# Directive
Please reproduce each of the items below without changing a single character.

+ + + + +

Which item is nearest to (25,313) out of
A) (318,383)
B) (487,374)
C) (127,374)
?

+ + + + +

# Answer to the exercise
Which item is nearest to (25,313) out of
A) (318,383)
B) (487,374)
C) (127,374)
?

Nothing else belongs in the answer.